Judul di atas mungkin terdengar kurang mengenakkan. Apalagi, sebagian besar gereja belakangan sudah kembali menjalankan ibadah "on-site" secara terbatas, dipadukan dengan live streaming bagi yang memilih tetap beribadah di rumah.
Memang, ada ketentuan soal prokes dan pembatasan kapasitas pengunjung. Jemaat yang hadir pun harus sudah divaksin, dan mendaftarkan diri secara online lebih dulu, karena kuotanya terbatas.
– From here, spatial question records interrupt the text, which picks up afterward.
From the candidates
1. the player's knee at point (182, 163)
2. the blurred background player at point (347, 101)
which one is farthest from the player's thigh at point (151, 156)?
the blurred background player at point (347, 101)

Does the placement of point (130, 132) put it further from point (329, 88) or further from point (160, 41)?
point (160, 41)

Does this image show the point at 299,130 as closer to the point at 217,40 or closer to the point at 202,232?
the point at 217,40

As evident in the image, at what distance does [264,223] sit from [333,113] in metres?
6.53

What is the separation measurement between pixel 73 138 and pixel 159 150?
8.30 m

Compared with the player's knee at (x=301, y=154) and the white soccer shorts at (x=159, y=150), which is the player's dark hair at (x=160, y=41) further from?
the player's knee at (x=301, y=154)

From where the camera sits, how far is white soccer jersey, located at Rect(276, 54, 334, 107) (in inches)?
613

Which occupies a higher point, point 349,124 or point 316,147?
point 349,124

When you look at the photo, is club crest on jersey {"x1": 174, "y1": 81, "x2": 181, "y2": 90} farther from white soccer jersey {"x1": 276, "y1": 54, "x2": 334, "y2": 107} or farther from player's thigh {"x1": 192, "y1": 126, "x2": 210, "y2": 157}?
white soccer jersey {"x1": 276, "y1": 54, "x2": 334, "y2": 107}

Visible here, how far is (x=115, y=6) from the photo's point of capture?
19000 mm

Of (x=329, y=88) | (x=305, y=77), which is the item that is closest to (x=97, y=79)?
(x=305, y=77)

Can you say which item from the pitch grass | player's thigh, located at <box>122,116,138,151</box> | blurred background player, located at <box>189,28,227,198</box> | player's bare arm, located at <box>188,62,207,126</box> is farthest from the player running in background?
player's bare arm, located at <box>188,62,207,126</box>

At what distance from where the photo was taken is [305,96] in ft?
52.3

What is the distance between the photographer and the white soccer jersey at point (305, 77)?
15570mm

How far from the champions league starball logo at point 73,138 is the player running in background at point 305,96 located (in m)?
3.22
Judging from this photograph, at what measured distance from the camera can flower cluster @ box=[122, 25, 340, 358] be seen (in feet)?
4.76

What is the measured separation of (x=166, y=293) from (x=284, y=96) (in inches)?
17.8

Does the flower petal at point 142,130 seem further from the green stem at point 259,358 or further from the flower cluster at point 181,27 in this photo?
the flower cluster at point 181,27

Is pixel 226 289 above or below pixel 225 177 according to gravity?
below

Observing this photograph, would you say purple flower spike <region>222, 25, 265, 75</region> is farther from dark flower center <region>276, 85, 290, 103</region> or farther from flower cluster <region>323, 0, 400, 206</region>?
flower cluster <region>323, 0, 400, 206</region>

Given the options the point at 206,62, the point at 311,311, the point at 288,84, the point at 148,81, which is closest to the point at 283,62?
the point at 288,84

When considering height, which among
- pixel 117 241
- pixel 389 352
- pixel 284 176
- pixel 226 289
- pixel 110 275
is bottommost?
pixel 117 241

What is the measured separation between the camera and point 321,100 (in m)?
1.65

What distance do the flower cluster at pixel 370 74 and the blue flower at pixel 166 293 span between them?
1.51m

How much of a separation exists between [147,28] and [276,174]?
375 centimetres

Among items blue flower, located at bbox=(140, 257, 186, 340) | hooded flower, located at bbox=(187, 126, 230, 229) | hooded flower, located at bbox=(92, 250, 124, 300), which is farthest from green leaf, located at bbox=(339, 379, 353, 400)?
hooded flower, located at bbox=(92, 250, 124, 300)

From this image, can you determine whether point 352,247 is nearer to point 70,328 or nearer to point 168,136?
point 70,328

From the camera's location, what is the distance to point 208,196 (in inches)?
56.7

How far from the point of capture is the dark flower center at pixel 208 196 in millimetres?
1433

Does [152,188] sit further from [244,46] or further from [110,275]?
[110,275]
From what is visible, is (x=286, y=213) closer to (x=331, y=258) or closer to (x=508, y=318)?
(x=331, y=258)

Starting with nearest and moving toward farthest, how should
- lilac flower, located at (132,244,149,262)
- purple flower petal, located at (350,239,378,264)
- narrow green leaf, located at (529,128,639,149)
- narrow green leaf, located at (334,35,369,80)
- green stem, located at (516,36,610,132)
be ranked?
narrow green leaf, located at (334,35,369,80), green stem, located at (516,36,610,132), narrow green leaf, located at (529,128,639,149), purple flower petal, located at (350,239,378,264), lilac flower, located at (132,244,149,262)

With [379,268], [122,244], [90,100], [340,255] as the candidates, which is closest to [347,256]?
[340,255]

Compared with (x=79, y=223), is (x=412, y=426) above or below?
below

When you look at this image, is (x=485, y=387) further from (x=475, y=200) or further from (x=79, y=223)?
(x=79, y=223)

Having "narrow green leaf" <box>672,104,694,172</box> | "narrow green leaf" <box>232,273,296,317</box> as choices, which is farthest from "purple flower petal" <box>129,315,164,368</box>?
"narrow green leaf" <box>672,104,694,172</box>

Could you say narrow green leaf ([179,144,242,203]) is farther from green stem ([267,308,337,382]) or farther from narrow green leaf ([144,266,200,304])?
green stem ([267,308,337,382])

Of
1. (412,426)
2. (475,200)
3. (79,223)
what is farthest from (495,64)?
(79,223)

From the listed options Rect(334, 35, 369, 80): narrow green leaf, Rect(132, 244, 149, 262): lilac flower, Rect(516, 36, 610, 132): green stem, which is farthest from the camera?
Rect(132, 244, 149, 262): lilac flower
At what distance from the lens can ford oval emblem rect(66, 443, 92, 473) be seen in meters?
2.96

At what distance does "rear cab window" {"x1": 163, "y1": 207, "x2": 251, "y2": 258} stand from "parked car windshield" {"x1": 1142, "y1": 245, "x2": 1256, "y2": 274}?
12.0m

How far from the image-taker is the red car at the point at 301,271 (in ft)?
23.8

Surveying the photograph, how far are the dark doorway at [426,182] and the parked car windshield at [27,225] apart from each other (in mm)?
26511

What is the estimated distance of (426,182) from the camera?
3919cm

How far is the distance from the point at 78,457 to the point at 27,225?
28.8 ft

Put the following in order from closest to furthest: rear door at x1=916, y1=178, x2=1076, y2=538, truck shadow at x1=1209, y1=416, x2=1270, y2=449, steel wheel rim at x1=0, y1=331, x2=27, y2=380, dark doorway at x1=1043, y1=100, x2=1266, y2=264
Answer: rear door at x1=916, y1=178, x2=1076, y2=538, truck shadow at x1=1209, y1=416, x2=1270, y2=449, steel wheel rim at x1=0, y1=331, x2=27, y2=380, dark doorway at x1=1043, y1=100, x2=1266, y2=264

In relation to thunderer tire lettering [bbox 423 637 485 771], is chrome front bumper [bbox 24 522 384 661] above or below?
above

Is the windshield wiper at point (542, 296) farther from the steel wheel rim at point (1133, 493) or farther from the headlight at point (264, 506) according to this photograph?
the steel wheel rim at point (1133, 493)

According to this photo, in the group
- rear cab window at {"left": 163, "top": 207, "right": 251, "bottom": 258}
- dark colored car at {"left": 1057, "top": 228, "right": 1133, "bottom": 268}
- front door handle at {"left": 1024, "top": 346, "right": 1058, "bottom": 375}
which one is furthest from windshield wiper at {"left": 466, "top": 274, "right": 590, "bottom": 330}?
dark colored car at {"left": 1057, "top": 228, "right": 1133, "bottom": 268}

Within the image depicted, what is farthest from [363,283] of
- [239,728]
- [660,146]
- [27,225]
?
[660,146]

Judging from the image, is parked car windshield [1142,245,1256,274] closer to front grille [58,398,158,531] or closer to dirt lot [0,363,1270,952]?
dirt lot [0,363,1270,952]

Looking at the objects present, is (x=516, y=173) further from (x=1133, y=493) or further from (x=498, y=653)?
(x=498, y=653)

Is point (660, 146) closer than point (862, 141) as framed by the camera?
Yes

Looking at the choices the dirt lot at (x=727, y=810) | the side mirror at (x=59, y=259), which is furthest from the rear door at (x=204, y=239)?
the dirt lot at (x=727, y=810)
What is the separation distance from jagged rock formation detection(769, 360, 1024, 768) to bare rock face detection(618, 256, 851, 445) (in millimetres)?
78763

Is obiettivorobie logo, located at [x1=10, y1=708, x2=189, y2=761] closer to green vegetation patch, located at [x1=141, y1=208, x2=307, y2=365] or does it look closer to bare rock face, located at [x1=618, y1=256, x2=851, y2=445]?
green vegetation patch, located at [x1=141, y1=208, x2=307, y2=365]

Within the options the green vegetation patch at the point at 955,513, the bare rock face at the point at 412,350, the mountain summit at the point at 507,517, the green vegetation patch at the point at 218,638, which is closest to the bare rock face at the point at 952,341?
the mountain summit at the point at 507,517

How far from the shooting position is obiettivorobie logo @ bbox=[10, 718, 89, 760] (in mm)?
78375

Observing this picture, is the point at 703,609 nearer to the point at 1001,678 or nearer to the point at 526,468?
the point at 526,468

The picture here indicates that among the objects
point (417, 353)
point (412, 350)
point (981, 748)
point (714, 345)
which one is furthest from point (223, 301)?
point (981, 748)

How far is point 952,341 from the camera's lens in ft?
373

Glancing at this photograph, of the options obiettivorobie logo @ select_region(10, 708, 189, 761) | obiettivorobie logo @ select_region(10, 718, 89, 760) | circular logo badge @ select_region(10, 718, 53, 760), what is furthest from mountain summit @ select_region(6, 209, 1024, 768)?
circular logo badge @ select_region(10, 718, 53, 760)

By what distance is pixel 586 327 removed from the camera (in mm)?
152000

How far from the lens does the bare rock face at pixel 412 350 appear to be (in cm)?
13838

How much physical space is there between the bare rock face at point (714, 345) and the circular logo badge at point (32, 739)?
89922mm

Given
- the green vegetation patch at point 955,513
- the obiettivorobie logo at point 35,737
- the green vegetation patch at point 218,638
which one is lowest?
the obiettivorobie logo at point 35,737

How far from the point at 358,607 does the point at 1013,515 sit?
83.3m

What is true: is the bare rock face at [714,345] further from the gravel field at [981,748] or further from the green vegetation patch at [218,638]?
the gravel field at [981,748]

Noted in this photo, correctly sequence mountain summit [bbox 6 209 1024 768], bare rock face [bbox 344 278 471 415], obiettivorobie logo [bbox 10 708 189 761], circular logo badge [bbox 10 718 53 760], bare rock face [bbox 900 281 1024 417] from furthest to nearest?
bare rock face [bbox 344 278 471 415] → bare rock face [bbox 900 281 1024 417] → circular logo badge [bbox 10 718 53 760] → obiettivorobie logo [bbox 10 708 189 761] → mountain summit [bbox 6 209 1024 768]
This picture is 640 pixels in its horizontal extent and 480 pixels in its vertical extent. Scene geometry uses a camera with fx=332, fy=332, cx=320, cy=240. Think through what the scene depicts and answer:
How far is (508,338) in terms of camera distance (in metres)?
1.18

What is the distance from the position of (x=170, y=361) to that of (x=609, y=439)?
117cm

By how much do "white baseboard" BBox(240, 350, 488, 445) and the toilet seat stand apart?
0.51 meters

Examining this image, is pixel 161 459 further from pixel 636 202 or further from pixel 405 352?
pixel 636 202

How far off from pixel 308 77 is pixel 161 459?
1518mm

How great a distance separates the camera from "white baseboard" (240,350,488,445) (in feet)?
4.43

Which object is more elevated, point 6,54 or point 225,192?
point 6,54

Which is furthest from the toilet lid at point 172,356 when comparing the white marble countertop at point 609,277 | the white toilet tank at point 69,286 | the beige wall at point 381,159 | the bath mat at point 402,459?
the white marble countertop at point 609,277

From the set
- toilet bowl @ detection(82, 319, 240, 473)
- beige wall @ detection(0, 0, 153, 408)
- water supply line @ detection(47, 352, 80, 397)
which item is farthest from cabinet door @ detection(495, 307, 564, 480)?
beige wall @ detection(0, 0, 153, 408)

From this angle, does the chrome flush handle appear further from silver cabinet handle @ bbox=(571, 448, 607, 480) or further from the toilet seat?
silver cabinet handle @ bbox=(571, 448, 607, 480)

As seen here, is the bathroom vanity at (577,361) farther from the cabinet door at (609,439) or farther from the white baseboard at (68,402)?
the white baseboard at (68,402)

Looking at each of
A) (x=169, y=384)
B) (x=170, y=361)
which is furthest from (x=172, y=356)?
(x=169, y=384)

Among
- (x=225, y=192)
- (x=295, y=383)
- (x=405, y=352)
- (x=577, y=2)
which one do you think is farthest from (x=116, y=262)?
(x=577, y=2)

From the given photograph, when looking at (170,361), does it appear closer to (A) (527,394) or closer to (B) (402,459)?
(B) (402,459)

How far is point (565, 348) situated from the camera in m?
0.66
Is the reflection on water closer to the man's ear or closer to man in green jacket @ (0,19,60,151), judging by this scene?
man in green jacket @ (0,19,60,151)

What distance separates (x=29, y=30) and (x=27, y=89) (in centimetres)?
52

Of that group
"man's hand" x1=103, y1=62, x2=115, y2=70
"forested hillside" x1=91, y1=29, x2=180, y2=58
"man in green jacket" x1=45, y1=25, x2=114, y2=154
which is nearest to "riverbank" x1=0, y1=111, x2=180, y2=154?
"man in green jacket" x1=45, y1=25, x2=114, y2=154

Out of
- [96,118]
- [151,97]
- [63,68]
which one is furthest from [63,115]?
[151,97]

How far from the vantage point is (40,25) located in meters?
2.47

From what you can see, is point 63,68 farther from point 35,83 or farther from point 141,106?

Tapi, aturan ini tidak sepenuhnya bisa dijangkau semua pihak, khususnya sebagian jemaat generasi senior, yang masih kesulitan mengakses gawai.
Untuk kelompok usia ini, bisa dimengerti kalau mereka datang begitu saja, dengan menggunakan perlengkapan umum, seperti masker, surat vaksinasi, dan hand sanitizer.
Selain mereka, ada juga orang-orang yang memang sudah yakin kalau semua aman-aman saja, karena memang sudah divaksin, atau terlanjur kangen ke gereja.
Kalau sudah begini, harus ada yang mau mengalah untuk tidak datang. Kapasitas masih dibatasi, dan saat ini situasi (seharusnya) dalam mode waspada, karena virus Corona varian Omicron sudah mulai masuk ke Indonesia.
Berhubung secara fisik saya masuk dalam kategori rentan, tidak datang langsung ke gereja adalah pilihan paling masuk akal. Sejak pandemi datang ke Indonesia, saya sendiri memutuskan untuk tidak datang langsung ke gereja, sampai situasi benar-benar dinyatakan aman.
Patokan sederhana dari situasi benar-benar aman ini adalah, gereja dan tempat umum sudah boleh diisi penuh. Tidak ada lagi pembatasan kapasitas atau aturan ketat, apapun namanya.
Pertimbangannya simpel, ini menyangkut keselamatan. Selama kapasitas masih dibatasi, artinya situasi belum aman. Jangan lupa, ketertiban masih jadi hal yang perlu ditingkatkan dan lebih dibudayakan di negeri ini.
Sampai di sini, seharusnya semua bisa mengerti. Jadi, akan aneh, jika masih ada yang mempertanyakan, kenapa tak datang langsung ke gereja.